* **Task item**: Transcribe every record that appears below, exactly and in full.

───── Material for this task ─────

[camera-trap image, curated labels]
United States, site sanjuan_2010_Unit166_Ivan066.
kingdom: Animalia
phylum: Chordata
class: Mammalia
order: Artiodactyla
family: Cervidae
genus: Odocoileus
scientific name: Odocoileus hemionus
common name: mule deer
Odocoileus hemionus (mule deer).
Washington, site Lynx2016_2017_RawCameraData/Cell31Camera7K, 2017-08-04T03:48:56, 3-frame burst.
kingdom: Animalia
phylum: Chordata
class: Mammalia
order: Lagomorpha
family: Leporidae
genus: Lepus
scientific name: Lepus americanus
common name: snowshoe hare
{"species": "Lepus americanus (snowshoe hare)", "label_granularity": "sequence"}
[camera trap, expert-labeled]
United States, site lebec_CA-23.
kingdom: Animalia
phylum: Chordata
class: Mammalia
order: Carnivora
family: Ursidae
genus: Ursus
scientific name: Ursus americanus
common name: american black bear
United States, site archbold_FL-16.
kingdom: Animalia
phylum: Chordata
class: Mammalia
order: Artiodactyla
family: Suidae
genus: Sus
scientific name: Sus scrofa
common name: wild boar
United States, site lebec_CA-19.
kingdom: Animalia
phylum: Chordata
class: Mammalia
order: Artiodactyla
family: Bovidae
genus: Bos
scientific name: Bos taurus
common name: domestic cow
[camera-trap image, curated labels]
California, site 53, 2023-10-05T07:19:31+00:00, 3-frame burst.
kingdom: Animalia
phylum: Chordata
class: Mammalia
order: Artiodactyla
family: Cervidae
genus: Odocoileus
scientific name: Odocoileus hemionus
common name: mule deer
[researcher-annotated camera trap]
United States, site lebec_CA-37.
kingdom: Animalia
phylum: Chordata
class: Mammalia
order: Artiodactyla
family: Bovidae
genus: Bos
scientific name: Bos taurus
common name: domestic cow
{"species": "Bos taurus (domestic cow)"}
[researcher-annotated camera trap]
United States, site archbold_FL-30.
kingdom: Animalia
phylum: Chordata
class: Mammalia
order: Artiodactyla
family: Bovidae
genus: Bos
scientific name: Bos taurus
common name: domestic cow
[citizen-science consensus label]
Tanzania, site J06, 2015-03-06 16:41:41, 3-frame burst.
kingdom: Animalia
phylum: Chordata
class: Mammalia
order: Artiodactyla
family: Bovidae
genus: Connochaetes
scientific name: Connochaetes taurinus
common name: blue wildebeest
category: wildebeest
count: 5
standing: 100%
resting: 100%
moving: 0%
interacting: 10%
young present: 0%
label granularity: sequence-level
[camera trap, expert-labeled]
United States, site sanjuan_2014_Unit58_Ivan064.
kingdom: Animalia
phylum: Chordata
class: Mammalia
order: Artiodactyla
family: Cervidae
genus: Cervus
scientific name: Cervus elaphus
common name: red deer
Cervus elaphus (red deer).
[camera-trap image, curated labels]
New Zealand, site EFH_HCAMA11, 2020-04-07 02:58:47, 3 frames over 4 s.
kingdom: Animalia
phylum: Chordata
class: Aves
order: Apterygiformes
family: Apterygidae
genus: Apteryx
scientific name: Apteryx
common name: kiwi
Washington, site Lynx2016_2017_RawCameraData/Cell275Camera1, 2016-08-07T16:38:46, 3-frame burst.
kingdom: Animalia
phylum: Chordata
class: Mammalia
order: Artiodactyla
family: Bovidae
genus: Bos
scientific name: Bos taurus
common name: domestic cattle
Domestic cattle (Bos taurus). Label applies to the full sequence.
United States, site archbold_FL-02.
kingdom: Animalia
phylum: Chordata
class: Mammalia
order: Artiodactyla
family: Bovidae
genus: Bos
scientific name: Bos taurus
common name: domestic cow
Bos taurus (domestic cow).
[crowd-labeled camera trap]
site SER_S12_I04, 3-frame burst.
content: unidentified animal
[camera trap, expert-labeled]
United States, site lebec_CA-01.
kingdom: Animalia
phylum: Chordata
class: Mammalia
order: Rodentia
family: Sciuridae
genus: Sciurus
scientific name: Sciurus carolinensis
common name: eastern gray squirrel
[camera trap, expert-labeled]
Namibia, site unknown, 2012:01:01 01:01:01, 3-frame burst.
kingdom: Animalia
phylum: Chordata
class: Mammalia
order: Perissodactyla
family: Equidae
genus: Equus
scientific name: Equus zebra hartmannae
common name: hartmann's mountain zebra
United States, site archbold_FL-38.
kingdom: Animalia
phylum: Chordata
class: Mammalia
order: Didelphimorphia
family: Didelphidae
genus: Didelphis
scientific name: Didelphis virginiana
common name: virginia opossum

─────

* **Task result**:
[camera-trap image, curated labels]
United States, site sanjuan_2010_Unit166_Ivan066.
kingdom: Animalia
phylum: Chordata
class: Mammalia
order: Artiodactyla
family: Cervidae
genus: Odocoileus
scientific name: Odocoileus hemionus
common name: mule deer
Odocoileus hemionus (mule deer).
Washington, site Lynx2016_2017_RawCameraData/Cell31Camera7K, 2017-08-04T03:48:56, 3-frame burst.
kingdom: Animalia
phylum: Chordata
class: Mammalia
order: Lagomorpha
family: Leporidae
genus: Lepus
scientific name: Lepus americanus
common name: snowshoe hare
{"species": "Lepus americanus (snowshoe hare)", "label_granularity": "sequence"}
[camera trap, expert-labeled]
United States, site lebec_CA-23.
kingdom: Animalia
phylum: Chordata
class: Mammalia
order: Carnivora
family: Ursidae
genus: Ursus
scientific name: Ursus americanus
common name: american black bear
United States, site archbold_FL-16.
kingdom: Animalia
phylum: Chordata
class: Mammalia
order: Artiodactyla
family: Suidae
genus: Sus
scientific name: Sus scrofa
common name: wild boar
United States, site lebec_CA-19.
kingdom: Animalia
phylum: Chordata
class: Mammalia
order: Artiodactyla
family: Bovidae
genus: Bos
scientific name: Bos taurus
common name: domestic cow
[camera-trap image, curated labels]
California, site 53, 2023-10-05T07:19:31+00:00, 3-frame burst.
kingdom: Animalia
phylum: Chordata
class: Mammalia
order: Artiodactyla
family: Cervidae
genus: Odocoileus
scientific name: Odocoileus hemionus
common name: mule deer
[researcher-annotated camera trap]
United States, site lebec_CA-37.
kingdom: Animalia
phylum: Chordata
class: Mammalia
order: Artiodactyla
family: Bovidae
genus: Bos
scientific name: Bos taurus
common name: domestic cow
{"species": "Bos taurus (domestic cow)"}
[researcher-annotated camera trap]
United States, site archbold_FL-30.
kingdom: Animalia
phylum: Chordata
class: Mammalia
order: Artiodactyla
family: Bovidae
genus: Bos
scientific name: Bos taurus
common name: domestic cow
[citizen-science consensus label]
Tanzania, site J06, 2015-03-06 16:41:41, 3-frame burst.
kingdom: Animalia
phylum: Chordata
class: Mammalia
order: Artiodactyla
family: Bovidae
genus: Connochaetes
scientific name: Connochaetes taurinus
common name: blue wildebeest
category: wildebeest
count: 5
standing: 100%
resting: 100%
moving: 0%
interacting: 10%
young present: 0%
label granularity: sequence-level
[camera trap, expert-labeled]
United States, site sanjuan_2014_Unit58_Ivan064.
kingdom: Animalia
phylum: Chordata
class: Mammalia
order: Artiodactyla
family: Cervidae
genus: Cervus
scientific name: Cervus elaphus
common name: red deer
Cervus elaphus (red deer).
[camera-trap image, curated labels]
New Zealand, site EFH_HCAMA11, 2020-04-07 02:58:47, 3 frames over 4 s.
kingdom: Animalia
phylum: Chordata
class: Aves
order: Apterygiformes
family: Apterygidae
genus: Apteryx
scientific name: Apteryx
common name: kiwi
Washington, site Lynx2016_2017_RawCameraData/Cell275Camera1, 2016-08-07T16:38:46, 3-frame burst.
kingdom: Animalia
phylum: Chordata
class: Mammalia
order: Artiodactyla
family: Bovidae
genus: Bos
scientific name: Bos taurus
common name: domestic cattle
Domestic cattle (Bos taurus). Label applies to the full sequence.
United States, site archbold_FL-02.
kingdom: Animalia
phylum: Chordata
class: Mammalia
order: Artiodactyla
family: Bovidae
genus: Bos
scientific name: Bos taurus
common name: domestic cow
Bos taurus (domestic cow).
[crowd-labeled camera trap]
site SER_S12_I04, 3-frame burst.
content: unidentified animal
[camera trap, expert-labeled]
United States, site lebec_CA-01.
kingdom: Animalia
phylum: Chordata
class: Mammalia
order: Rodentia
family: Sciuridae
genus: Sciurus
scientific name: Sciurus carolinensis
common name: eastern gray squirrel
[camera trap, expert-labeled]
Namibia, site unknown, 2012:01:01 01:01:01, 3-frame burst.
kingdom: Animalia
phylum: Chordata
class: Mammalia
order: Perissodactyla
family: Equidae
genus: Equus
scientific name: Equus zebra hartmannae
common name: hartmann's mountain zebra
United States, site archbold_FL-38.
kingdom: Animalia
phylum: Chordata
class: Mammalia
order: Didelphimorphia
family: Didelphidae
genus: Didelphis
scientific name: Didelphis virginiana
common name: virginia opossum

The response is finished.